31 Jul 2010

Wildlife still declining in Chernobyl exclusion zone

3:45 pm on 31 July 2010

A new study of wildlife in the exclusion zone around the ruined Chernobyl nuclear power plant in Ukraine has contradicted earlier reports that animals were thriving there.

After a three-year study of animal numbers in the zone, American and French researchers have concluded that radiation from the nuclear disaster in 1986 is still having a negative effect.

Reporting their findings in the journal Ecological Indicators, the BBC reports, the research team says that their census of species in the zone provides more evidence that contamination has a "significant impact" on biodiversity.

Between 2006 and 2009 the team counted and examined wildlife - insects, amphibians, reptiles, birds and mammals - and compared the abundance of species in the exclusion zone with similar types of habitats in the area, which were not contaminated.

"The truth is that these radiation contamination effects were so large as to be overwhelming," Professor Timothy Mousseau of the University of South Carolina says.

============================================================

## Required work
(1) Summarize the news item on Chernobyl wildlife in two sentences.
(2) According to the news item on Chernobyl wildlife, in which journal did the research team report its findings?
(3) Carry on the news item on Chernobyl wildlife from the point where it stops.
The listing is not needed for any of this.

[Saved entries]
============================================================

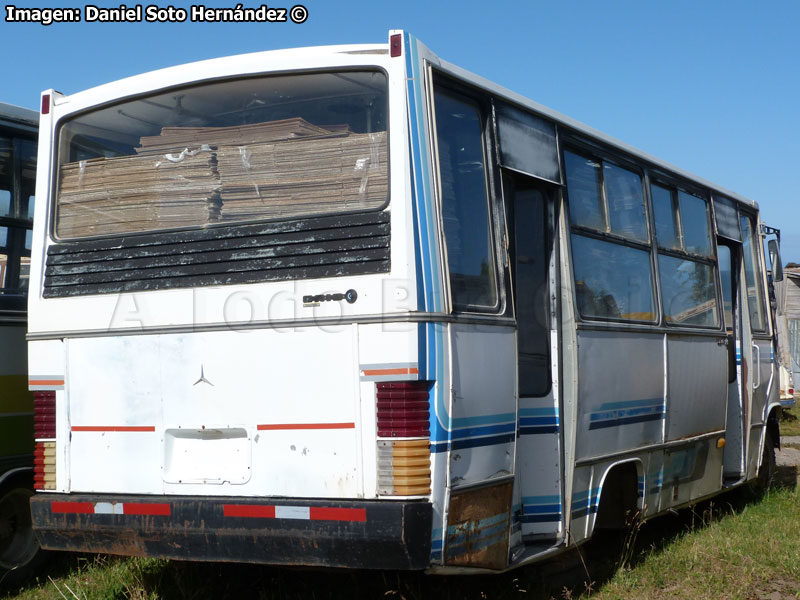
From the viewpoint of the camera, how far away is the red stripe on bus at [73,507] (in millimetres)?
5186

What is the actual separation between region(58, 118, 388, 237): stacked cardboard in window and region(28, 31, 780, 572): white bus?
0.01m

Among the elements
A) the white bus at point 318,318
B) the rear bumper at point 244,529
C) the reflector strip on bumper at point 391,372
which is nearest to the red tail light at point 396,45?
the white bus at point 318,318

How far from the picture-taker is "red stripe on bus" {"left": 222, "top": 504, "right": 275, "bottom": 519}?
4703 mm

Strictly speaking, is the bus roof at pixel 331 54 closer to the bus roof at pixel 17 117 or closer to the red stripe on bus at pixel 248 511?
the bus roof at pixel 17 117

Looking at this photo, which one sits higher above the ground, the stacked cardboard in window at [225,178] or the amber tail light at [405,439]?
the stacked cardboard in window at [225,178]

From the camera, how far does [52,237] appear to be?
5.61 metres

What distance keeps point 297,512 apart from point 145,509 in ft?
2.98

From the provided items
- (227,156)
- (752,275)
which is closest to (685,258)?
(752,275)

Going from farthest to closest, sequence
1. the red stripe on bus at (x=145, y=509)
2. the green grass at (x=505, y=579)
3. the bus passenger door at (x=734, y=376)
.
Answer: the bus passenger door at (x=734, y=376), the green grass at (x=505, y=579), the red stripe on bus at (x=145, y=509)

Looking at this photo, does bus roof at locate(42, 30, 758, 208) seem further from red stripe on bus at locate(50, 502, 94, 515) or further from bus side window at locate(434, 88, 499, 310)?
red stripe on bus at locate(50, 502, 94, 515)

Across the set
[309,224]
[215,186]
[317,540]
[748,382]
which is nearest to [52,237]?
[215,186]

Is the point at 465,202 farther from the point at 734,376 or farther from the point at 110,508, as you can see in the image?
the point at 734,376

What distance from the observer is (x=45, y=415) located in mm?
5402

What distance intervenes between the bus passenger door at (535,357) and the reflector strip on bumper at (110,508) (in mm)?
2032
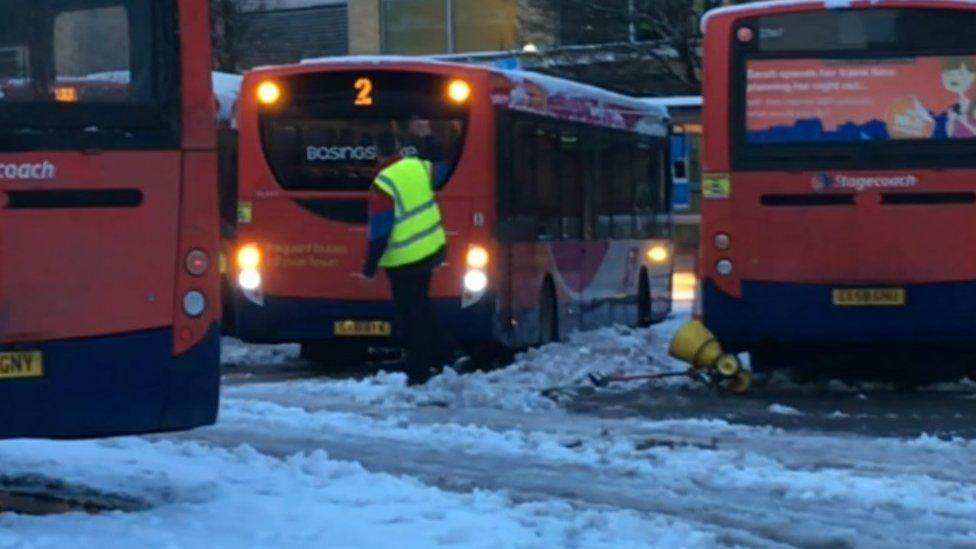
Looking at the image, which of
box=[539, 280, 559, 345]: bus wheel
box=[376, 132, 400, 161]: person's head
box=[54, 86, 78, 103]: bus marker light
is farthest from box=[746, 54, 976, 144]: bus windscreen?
box=[54, 86, 78, 103]: bus marker light

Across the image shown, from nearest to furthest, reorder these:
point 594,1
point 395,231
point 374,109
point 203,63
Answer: point 203,63 < point 395,231 < point 374,109 < point 594,1

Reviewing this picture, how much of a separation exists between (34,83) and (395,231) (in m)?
6.09

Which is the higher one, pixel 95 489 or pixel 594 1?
pixel 594 1

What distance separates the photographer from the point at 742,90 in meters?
15.8

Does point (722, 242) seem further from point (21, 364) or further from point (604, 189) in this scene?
point (21, 364)

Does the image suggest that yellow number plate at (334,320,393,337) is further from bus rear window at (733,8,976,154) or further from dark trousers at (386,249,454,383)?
bus rear window at (733,8,976,154)

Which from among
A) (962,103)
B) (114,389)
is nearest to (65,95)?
(114,389)

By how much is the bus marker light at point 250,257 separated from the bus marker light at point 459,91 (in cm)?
227

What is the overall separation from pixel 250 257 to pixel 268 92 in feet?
4.93

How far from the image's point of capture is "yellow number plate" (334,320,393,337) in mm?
18062

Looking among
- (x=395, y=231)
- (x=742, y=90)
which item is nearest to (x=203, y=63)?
(x=395, y=231)

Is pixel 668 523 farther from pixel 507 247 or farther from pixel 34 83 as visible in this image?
pixel 507 247

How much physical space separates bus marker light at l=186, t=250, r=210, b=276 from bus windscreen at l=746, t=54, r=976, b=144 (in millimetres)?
6874

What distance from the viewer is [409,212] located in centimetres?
1541
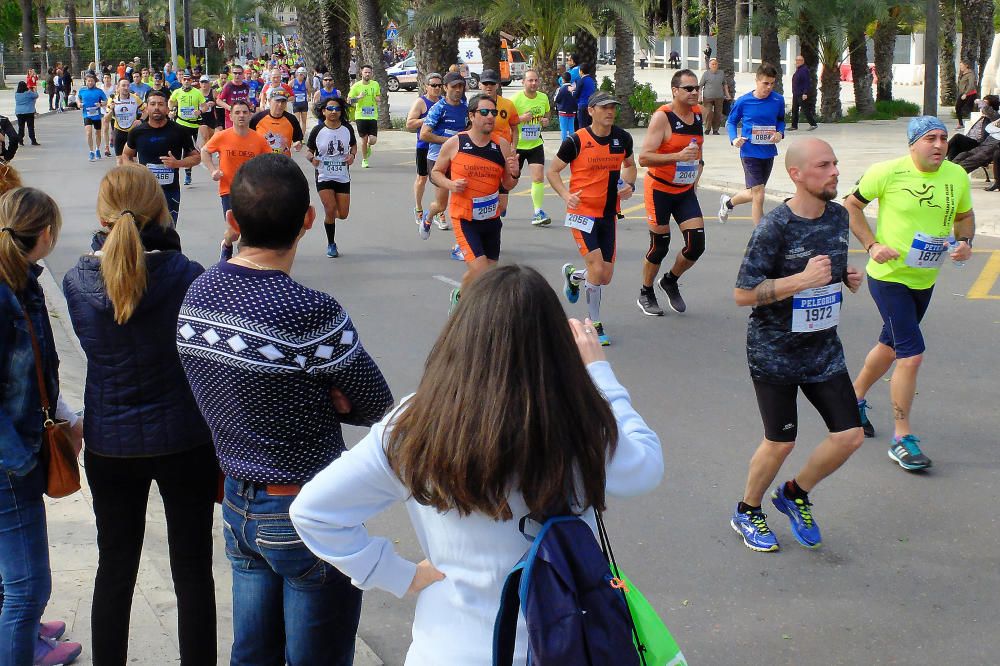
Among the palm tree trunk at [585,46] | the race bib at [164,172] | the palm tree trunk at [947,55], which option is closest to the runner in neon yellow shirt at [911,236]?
the race bib at [164,172]

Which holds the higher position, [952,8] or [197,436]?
[952,8]

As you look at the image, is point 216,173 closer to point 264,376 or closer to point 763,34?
point 264,376

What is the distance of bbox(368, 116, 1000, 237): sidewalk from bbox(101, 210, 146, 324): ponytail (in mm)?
12368

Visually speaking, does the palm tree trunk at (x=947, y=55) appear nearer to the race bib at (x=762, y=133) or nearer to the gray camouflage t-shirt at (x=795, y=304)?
the race bib at (x=762, y=133)

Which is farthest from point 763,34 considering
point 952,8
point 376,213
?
point 376,213

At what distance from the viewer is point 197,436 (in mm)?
3480

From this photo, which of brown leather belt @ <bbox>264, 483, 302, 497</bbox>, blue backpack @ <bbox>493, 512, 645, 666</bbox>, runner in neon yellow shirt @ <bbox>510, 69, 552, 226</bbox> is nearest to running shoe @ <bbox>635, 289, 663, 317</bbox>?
runner in neon yellow shirt @ <bbox>510, 69, 552, 226</bbox>

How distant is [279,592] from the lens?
3.10 meters

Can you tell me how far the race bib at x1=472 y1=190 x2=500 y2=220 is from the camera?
29.5 ft

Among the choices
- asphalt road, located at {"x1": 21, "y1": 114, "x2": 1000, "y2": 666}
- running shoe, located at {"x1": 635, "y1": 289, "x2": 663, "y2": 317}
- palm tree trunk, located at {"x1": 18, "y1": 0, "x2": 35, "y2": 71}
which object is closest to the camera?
asphalt road, located at {"x1": 21, "y1": 114, "x2": 1000, "y2": 666}

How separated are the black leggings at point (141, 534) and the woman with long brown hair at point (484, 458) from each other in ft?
4.03

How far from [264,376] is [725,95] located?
25.0m

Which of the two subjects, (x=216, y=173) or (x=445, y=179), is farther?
(x=216, y=173)

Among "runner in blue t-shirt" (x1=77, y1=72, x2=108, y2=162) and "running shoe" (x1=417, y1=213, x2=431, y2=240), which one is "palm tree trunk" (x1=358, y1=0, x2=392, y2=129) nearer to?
"runner in blue t-shirt" (x1=77, y1=72, x2=108, y2=162)
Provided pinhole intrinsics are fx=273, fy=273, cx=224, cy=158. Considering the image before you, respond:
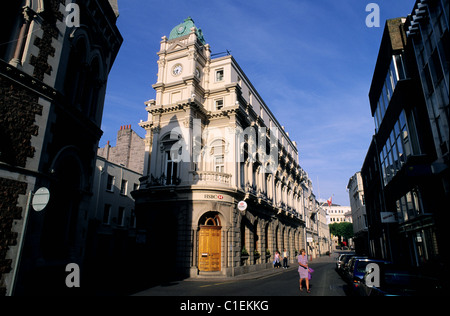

============================================================

## Task responses
(1) A three-year study by American and French researchers found that radiation from the 1986 Chernobyl disaster is still harming wildlife in the exclusion zone, which contradicts earlier reports that animals were thriving there. Between 2006 and 2009 the team counted and examined insects, amphibians, reptiles, birds and mammals in the zone and compared their abundance with similar uncontaminated habitats nearby, concluding that contamination has a "significant impact" on biodiversity.

(2) Ecological Indicators.

(3)
Professor Mousseau says the effects are particularly obvious in birds. Barn swallows, for instance, were observed to have tumours on their feet and necks and around their eyes.

'Haven for wildlife' claims rejected

Scientists in the Ukraine criticised the conclusions: they have previously argued that the area is becoming a haven for wildlife because of the absence of human interference.

But Professor Mousseau says such evidence is "purely anecdotal".

"This is the first paper that provides quantitative, rigorous data that the mammals really are significantly affected by contamination," he says.

"That said, it's not a bad idea to set this place up as a wildlife haven - it's a natural laboratory where we can study the long-term consequences of this kind of an accident."